Omar Tognini - assistant coach della compagine delle Tre Valli - lancia così la partitissima contro gli svittesi, che chiude una serie in cui è stato determinante il fattore pista:
"Si tratta dell'ultima gara e quindi il contesto è diverso. Noi comunque speriamo che vinca ancora una volta la squadra impegnata sul proprio ghiaccio e che non ci sia invece un'eccezione proprio ora che siamo sul più bello".
Avreste potuto e dovuto chiudere prima il discorso o la serie è giustamente equilibrata?
"Sapevamo che il Seewen era un avversario di quelli tosti e che quelle contro di loro sarebbero state tutte gare difficili. Considerato poi che quella svittese è una compagine ben messa sul ghiaccio, beh, non ci sorprende il fatto di essere giunti fino a gara-5".
Alla transenna degli svizzero-tedeschi c'è una sua vecchia conoscenza: Corsin Camichel, con lei nel rooster dell'Ambrì 2007-2008.

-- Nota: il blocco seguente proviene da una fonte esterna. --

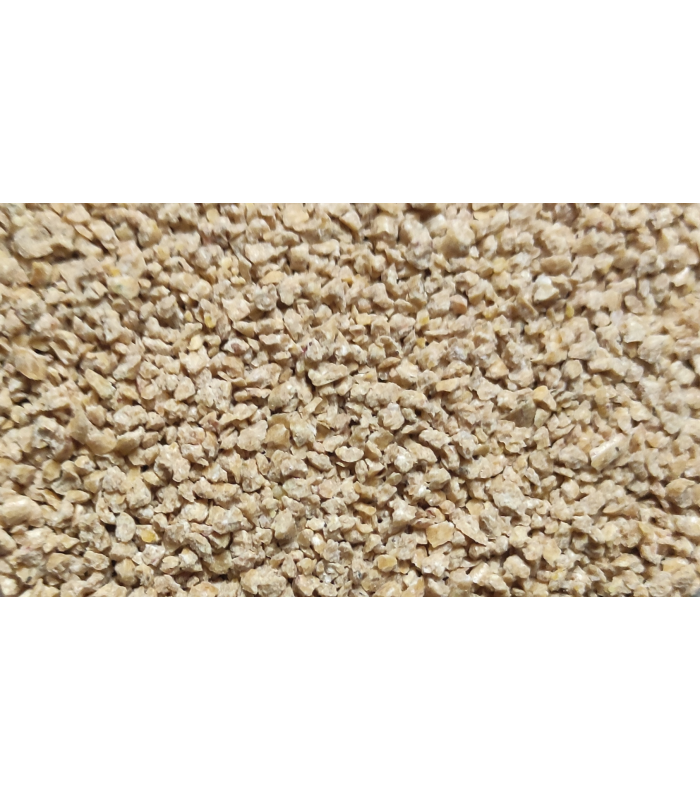 a 652 perdices arranque migas 65 2 25 k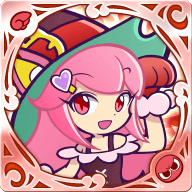 マジカル・ニア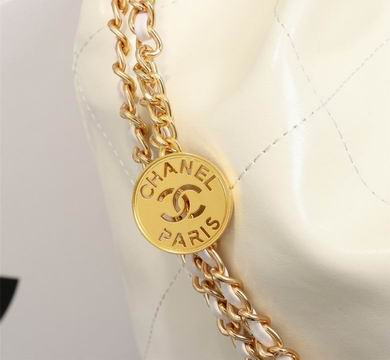 8801 39X24X8cm WO 3色 (6)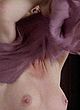 Susannah York flashing boobs, dressing up pics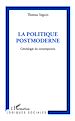 Téléchargez le livre numérique:  Politique postmoderne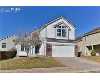 Click here to View Real Estate near 6421 black sand view Colorado Springs, CO 80923 homes near 6421 black sand view Colorado Springs, CO 80923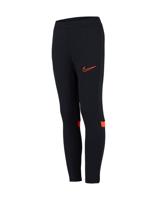 Nike Dri-Fit Academy Voetbalbroek JR 128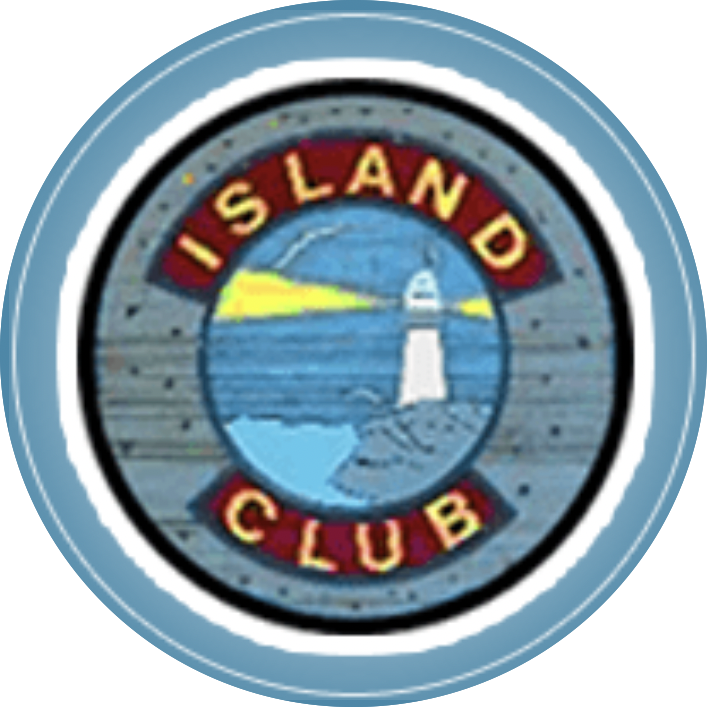 Island Club.png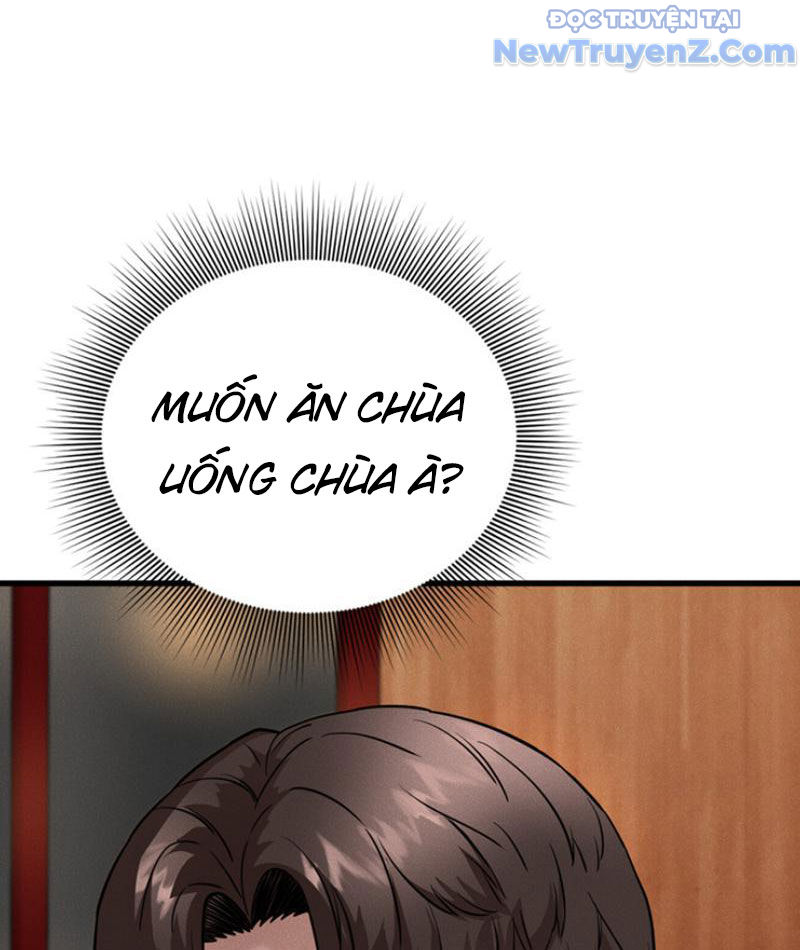 Hồ Sơ Phong Nhan chapter 2 - Trang 123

"In queste ultime stagioni ci siamo rivisti più volte e con piacere sulle piste e ci siamo fatti qualche risata assieme, da ex compagni di squadra. Vedremo chi riderà questa sera".
Biasca - pur con un altro nome e nelle vesti di una rinnovata società - la sua personalissima NLB l'ha già raggiunta per statuto. Ma farlo sul ghiaccio...
"Avrebbe un altro sapore, eppoi quella della NLB è musica del futuro. A noi interessa l'oggi e in questo cammino di playoff vogliamo andare molto avanti. Ottenere una promozione sul ghiaccio sarebbe diverso, si si tratterebbe insomma di un risultato tangibile che ci accompagnerebbe nel tempo".